The KCE says there are links between genetics and breast cancer in two studies
    Share article:

    The KCE says there are links between genetics and breast cancer in two studies

    ©Belga
    ©Belga

    The Federal Center for Expertise on Health care (KCE) published two studies that show very strong links between genetics and cancer, particularly breast cancer, on Tuesday. The first study talks about genetic tests to determine predisposition within families. It proposes recommendations to genetic testing centers, who deal with more and more women who fear they have, or have passed on, a hereditary risk. The study second talks about new “molecule profiling” tests, which can help give a precise prognosis of the cancer and determine the treatments needed. The number of concerned women who consult genetic services has increased since the media coverage of actress Angelia Jolie’s mastectomy procedure.  She has a hereditary predisposition to breast cancer, the KCE added.

    What to do depends on the level of risk, says the KCE in its first study. “For known mutations of the BRCA1 or 2 genes (like Angelina Jolie), we know the cancer risk is very high. It is important to say that mastectomy is not the only way to prevent it”.  Yearly MRIs and mammograms are also recommended for high risk women.

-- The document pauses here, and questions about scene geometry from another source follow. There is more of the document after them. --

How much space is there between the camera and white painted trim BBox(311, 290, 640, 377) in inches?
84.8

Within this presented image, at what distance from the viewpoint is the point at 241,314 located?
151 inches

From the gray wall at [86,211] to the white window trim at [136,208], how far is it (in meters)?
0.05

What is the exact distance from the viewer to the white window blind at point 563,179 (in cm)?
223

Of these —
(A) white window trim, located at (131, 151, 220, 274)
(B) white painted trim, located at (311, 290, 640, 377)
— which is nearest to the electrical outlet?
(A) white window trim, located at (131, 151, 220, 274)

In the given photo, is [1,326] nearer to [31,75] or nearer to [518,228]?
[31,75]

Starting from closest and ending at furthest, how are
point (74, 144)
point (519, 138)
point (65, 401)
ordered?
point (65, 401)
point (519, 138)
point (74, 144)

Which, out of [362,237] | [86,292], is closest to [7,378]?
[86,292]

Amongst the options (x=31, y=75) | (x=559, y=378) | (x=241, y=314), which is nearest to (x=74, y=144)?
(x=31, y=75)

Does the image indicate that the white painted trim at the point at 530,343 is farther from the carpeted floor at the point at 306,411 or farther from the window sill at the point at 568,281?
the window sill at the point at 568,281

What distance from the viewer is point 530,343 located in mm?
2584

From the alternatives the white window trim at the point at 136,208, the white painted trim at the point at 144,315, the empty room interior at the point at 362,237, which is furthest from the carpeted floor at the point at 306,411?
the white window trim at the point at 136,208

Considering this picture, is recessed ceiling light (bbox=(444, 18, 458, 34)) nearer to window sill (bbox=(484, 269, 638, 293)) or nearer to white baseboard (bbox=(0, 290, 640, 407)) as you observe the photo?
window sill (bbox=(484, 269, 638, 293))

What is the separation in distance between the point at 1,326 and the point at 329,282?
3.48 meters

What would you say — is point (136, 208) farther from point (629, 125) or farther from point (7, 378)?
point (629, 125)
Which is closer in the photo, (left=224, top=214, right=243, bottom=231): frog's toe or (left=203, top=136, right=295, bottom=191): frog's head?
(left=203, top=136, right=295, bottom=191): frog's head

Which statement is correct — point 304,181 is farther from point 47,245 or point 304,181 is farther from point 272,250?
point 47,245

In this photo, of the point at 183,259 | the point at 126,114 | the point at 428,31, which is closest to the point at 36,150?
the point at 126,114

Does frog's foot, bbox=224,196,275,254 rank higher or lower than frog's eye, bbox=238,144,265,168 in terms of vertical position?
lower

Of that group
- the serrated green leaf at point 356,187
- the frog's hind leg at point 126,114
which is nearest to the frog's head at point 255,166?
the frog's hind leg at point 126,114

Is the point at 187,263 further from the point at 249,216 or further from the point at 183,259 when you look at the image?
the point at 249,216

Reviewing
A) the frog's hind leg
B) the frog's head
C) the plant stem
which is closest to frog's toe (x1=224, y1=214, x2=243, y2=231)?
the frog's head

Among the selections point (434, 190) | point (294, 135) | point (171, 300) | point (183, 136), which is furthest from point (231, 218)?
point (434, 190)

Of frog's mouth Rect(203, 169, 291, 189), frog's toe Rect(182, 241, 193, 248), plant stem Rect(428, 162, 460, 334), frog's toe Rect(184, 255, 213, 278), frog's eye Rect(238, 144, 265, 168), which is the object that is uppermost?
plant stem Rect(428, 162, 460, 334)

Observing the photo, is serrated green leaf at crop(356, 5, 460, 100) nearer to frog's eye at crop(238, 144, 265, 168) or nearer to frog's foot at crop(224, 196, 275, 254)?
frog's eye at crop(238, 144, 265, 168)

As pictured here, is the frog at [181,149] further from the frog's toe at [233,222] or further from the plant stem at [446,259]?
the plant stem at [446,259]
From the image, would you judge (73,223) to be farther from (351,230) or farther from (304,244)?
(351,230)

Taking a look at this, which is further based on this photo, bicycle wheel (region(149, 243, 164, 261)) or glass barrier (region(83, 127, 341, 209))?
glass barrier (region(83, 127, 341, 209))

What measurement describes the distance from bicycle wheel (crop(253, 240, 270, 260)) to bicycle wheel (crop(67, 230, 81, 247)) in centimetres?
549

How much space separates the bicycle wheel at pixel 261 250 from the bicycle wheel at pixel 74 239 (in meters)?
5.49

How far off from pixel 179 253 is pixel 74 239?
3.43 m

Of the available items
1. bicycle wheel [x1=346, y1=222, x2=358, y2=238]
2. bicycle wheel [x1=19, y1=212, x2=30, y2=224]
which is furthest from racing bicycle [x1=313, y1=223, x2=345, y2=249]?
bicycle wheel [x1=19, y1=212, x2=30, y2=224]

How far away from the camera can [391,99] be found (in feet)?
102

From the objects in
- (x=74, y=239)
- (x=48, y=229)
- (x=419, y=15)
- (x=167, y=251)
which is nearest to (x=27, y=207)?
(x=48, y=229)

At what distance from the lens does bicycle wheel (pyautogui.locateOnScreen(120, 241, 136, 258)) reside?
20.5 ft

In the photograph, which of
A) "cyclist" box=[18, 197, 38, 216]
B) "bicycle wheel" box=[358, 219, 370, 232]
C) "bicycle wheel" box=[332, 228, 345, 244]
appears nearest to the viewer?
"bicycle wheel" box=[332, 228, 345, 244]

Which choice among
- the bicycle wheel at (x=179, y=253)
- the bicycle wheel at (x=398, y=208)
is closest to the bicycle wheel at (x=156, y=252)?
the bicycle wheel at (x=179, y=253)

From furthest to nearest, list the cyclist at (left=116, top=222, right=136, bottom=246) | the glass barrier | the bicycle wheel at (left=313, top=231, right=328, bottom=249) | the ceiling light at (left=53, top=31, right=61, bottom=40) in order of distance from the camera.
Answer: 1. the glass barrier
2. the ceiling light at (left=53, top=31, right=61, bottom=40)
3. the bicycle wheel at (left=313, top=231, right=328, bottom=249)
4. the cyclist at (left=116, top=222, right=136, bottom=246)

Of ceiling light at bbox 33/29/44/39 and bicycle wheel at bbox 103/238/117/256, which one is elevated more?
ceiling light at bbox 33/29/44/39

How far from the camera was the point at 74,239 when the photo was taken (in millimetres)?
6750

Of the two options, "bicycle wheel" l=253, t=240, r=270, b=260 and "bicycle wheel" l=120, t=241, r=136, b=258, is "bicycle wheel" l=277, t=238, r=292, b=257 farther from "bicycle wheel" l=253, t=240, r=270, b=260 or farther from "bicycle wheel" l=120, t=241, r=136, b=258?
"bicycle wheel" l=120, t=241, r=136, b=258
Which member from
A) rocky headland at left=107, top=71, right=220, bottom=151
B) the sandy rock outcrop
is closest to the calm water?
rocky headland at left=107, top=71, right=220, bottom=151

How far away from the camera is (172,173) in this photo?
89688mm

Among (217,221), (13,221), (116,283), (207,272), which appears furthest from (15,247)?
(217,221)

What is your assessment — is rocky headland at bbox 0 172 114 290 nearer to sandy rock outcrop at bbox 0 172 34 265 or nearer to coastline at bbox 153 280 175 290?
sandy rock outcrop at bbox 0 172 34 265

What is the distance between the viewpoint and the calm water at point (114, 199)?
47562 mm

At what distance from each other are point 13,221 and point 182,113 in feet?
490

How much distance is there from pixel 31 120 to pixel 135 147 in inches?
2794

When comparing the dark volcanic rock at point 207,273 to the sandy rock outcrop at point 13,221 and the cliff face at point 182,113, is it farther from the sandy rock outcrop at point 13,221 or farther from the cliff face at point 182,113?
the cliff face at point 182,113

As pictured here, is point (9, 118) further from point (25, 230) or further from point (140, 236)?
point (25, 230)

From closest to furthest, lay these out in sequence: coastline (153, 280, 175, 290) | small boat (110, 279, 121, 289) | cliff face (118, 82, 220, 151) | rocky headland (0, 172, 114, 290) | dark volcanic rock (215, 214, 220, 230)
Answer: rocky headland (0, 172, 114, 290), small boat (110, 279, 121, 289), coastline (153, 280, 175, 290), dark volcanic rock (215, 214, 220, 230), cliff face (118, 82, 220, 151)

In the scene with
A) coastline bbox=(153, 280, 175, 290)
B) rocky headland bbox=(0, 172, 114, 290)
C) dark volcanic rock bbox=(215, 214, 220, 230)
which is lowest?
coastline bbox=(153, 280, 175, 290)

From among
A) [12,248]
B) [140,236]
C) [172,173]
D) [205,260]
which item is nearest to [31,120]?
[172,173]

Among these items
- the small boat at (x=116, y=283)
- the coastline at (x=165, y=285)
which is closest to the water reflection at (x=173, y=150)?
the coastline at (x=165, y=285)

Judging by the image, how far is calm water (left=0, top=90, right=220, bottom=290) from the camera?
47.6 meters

    In its second study, the KCE studied the possibilities of molecule profiling. Depending on what mutations they find in cancerous tissue taken from patients, they can judge what the risks of metastasis or chances of remission are. They can then plan chemotherapy for women who are low risk, without diminishing their chances of survival.

    The KCE has said that the validity of the prognosis with these tests is high. It helps to predict the risk of metastasis over 10 years, for example. The center has said, however, that there is little proof of its clinical usefulness, as yet. “The test can be defined as capable of increasing the patient’s chances, by leading to a change in treatment for example, compared to routine tests”.

    The clinical usefulness must be studied for longer, says the KCE, which calls on the Public Health SPF (Federal Public Service) to do a “pilot study” on it in Belgium.